Le droit au partage de l'indivision successorale en présence d’un démembrement de propriété
Il ne faut pas confondre indivision et démembrement de propriété.
L’indivision concerne des droits concurrents : le partage est possible.
Le démembrement concerne des droits complémentaires, usufruit et nue-propriété : le partage n’est pas possible.
Mais il existe des cas plus complexes.
Dans un arrêt du 15 janvier 2025 (pourvoi n°22-24.672), la Cour de cassation a réaffirmé le droit des nus-propriétaires à demander le partage de l'indivision successorale, même en présence d'un usufruitier.

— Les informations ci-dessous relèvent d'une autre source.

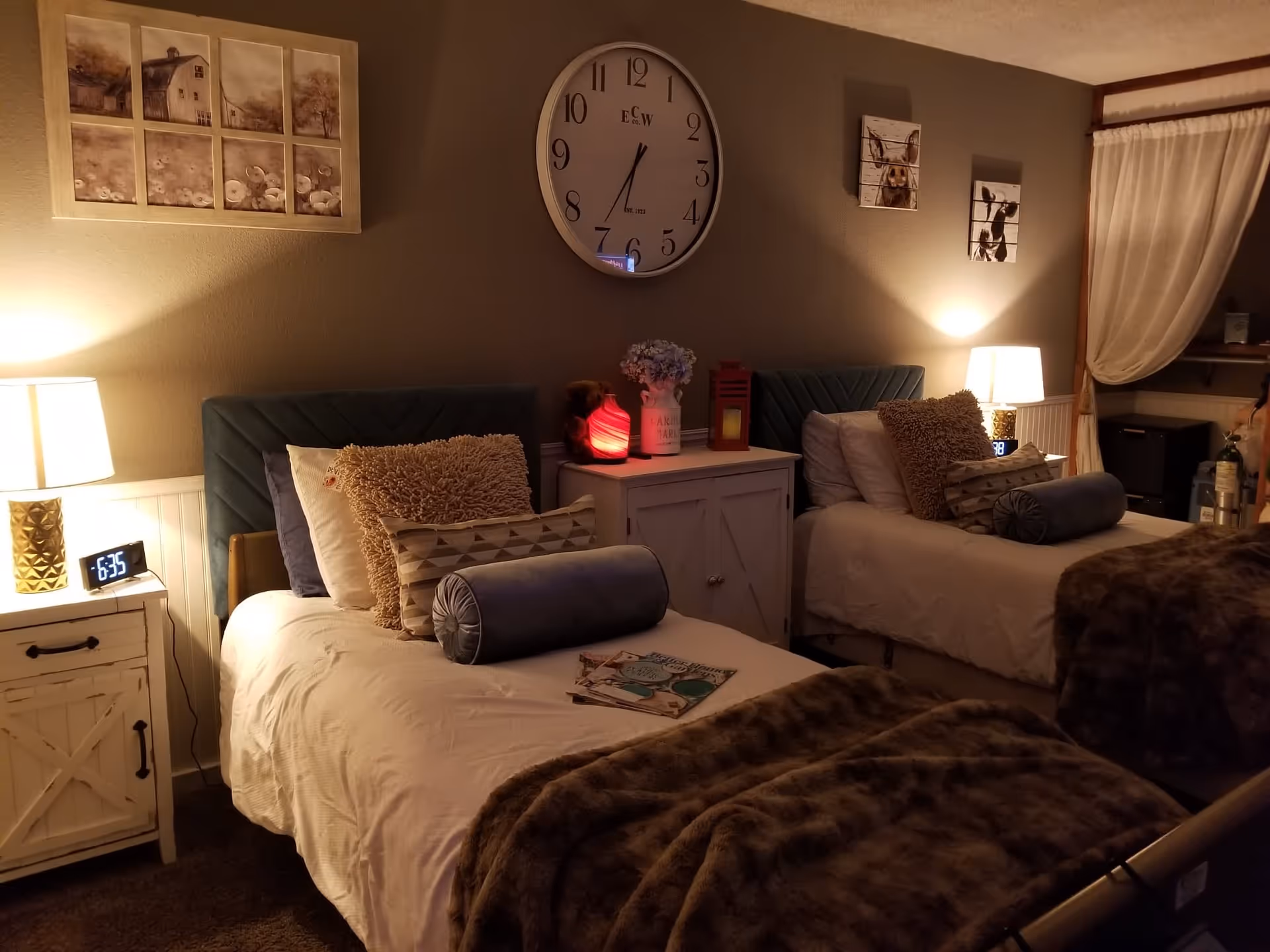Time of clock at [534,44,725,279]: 6:35
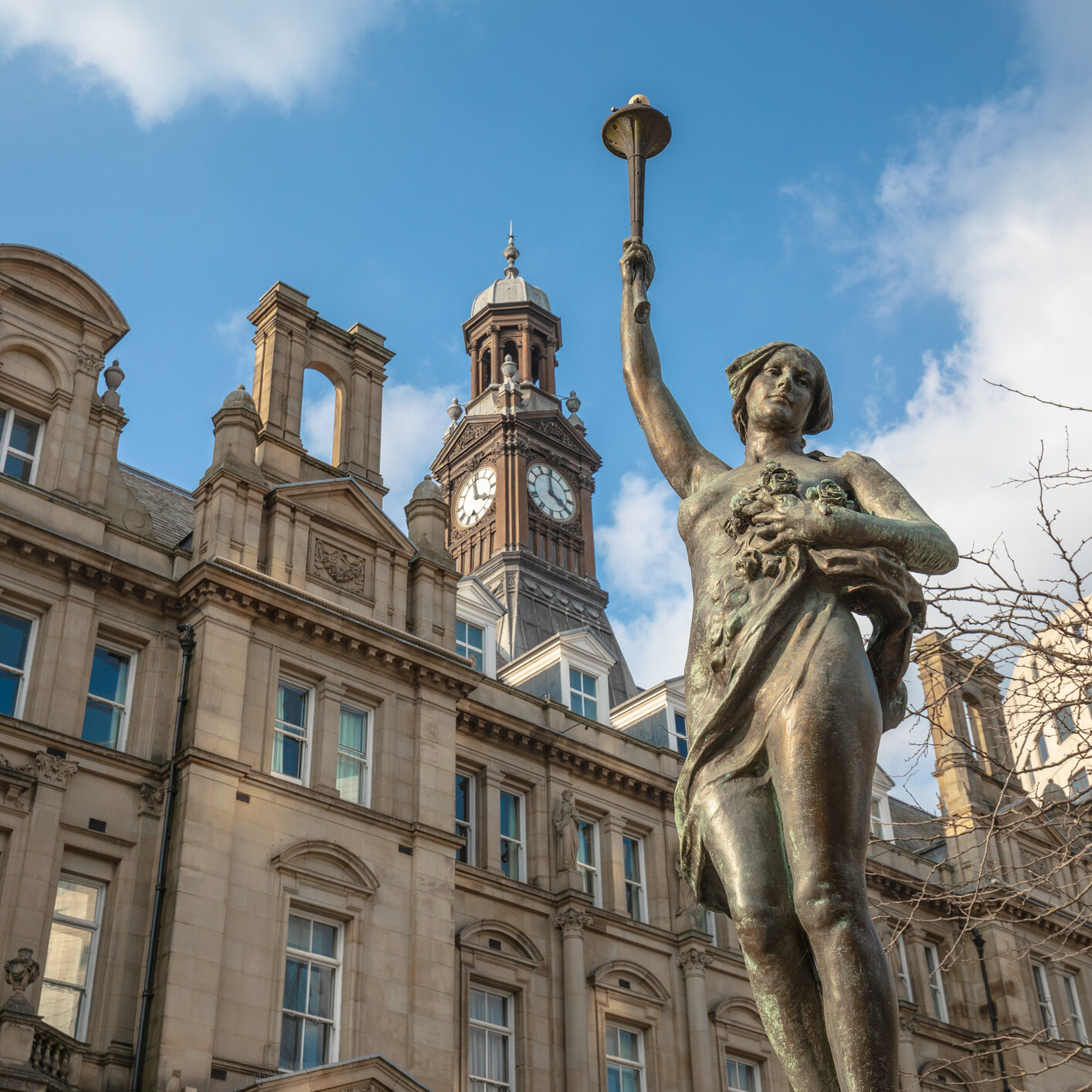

Cette décision met en lumière les enjeux juridiques et pratiques liés à la succession et à l'indivision.
Contexte de l'affaire
Un couple marié sous le régime de la communauté réduite aux acquêts avait opté en 2009 pour la communauté universelle, avec une clause d'attribution intégrale au conjoint survivant, à l’exception de certains biens propres.
À la mort de l'épouse en 2016, le mari a choisi l'usufruit de tous les biens de la succession, laissant la nue-propriété à leurs deux enfants.
En 2021, le fils a demandé l'ouverture des opérations de partage de la succession de sa mère, ce qui a été initialement rejeté par le Tribunal judiciaire de Quimper et la Cour d'appel de Rennes.
Décision de la Cour de cassation
La Cour de cassation a censuré l'arrêt de la Cour d'appel, rappelant que selon l'article 815 du code civil, "nul ne peut être contraint à demeurer dans l'indivision".
Elle a statué que l'indivision entre les nus-propriétaires permettait au fils de demander le partage, malgré l'usufruit détenu par le père.
Enjeux pratiques
La décision est juridiquement logique, mais sa mise en œuvre peut être complexe.
Le partage de la nue-propriété peut nécessiter la création de lots distincts ou le rachat des parts indivises, ce qui peut être difficile à réaliser.
La voie contractuelle, via des conventions entre usufruitiers et nus-propriétaires, pourrait offrir une solution, bien que cela n'ait pas été favorisé dans cette affaire.
D’autres cas peuvent se poser avec des difficultés supplémentaires.
En premier lieu, en cas de remariage, les enfants peuvent se retrouver avec un survivant qui n’est pas leur parent.
Cet arrêt illustre un cas où l’enfant est en conflit avec son parent, donc ce n’est pas systématique.
En second lieu, qu’il y ait remariage, ou pas, lorsque les biens transmis sont la propriété des deux, soit en vertu d’une indivision conventionnelle ou d’une indivision post-communautaire, il peut exister une difficulté non tranchée par cet arrêt.
Dans ce cas, les enfants disposent de la nue-propriété du prédécédé.
Le conjoint survivant est, pour sa part, usufruitier pour la part du prédécédé et plein propriétaire, pour sa part.
En vertu de la solution dégagée par la Cour de cassation, le conjoint survivant se retrouve en indivision avec les enfants et se retrouve soumis au partage, solution qui n’a peut-être pas été anticipée par les notaires et le de cujus.
Conclusion
Cette affaire souligne l'importance de l'anticipation successorale et des éventuels conflits entre héritiers, qu’ils soient issus du couple, ou de précédentes unions.
La décision de la Cour de cassation réaffirme le droit au partage de l'indivision, mais rappelle aussi les défis pratiques de sa mise en œuvre.
La préparation de la transmission de son patrimoine n’écarte pas toutes les difficultés, du fait des complexités du droit successoral, notamment en cas de remariage ou dans l’hypothèse d’un patrimoine composé de biens différents (parts de sociétés, comptes-titres, biens immobiliers…).
La consultation cumulée d’un notaire et d’un avocat peut être utile car leur conseil est complémentaire, en matière d’optimisation et de limitation des contentieux potentiels.